--- Study text ---

[Start of section]

The second, No. 6,066,500, is entitled “Antisense Modulation of Beta Catenin Expression” and claims the use of antisense compounds “targeted to nucleic acids encoding beta catenin,” as well as methods of using these agents to treat diseases associated with the protein.
In early 2012, Santaris attempted to use the 35 U.S.C. 271 (e)(1) statute to fend off Isis' charges, but the court rejected the bid later that year. Specifically, the court said Santaris' argument was supported solely by a declaration by CSO Henrik Orum, who told the court that the company does not begin using the antisense technology at issue until “a therapeutic target has been identified by someone else, and Santaris is sufficiently satisfied that it may achieve a therapeutic effect against a human disease by modulating the identified target with ... antisense drugs.”
This testimony, the court added, fell short of the “evidentiary burden placed on an accused infringer claiming exemption from infringement” under 35 U.S.C. 271 (e)(1).
Last week, however, Santaris once again asked the patent-infringement charges be dropped in light of the legal provision, this time providing specific details about the corporate arrangements at issue to highlight their focus on generating FDA-approved drugs — although much of this information was redacted in order to guard trade secrets.
Each of the collaborations, Santaris told the court, contemplated that the pharmaceutical partner would "select specific RNA targets that were each related to a human disease," and that for each target, Santaris would design in its native Denmark a library of antisense compounds directed to it.
Santaris would conduct in vitro experiments on those compounds and, after further work by the pharmaceutical firms, drugs based on lead compounds would be the subject of investigational new drug application submissions to the FDA, it stated. These "would enable human clinical trials, followed by the submission of a [new drug application], further review by FDA, and eventual marketing approval."
Each transaction also includes a schedule for milestone payments to Santaris that would be made upon the completion of the traditional stages of drug development, further demonstrating that the deals were geared toward drug commercialization, the company added.
According to Santaris, Isis has argued that the safe harbor of 35 U.S.C. 271 (e)(1) applies only to the actual development and submission of information to the FDA, but "not to the 'purely commercial transactions' that would result in the generation of such information.
"But an additional goal such as making money does not abrogate the safe harbor," Santaris argued. "Regardless of when or how Santaris … books the revenue from its contracts, the transactions contemplate experiments that may generate data for submission to FDA. And so the safe harbor applies."

[End of section]

--- Saved entries ---
[Start of section]

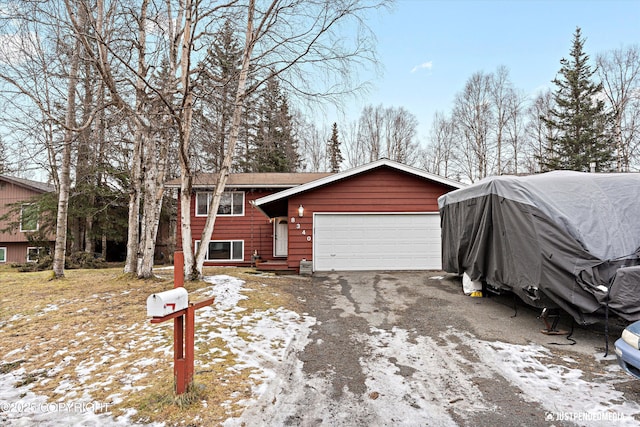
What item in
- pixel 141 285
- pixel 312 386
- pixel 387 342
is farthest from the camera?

[End of section]

--- Your goal ---
Reproduce verbatim the portion of the patent dispute text between "The second, No." and "with the protein.", inclusive.

--- Expected answer ---
The second, No. 6,066,500, is entitled “Antisense Modulation of Beta Catenin Expression” and claims the use of antisense compounds “targeted to nucleic acids encoding beta catenin,” as well as methods of using these agents to treat diseases associated with the protein.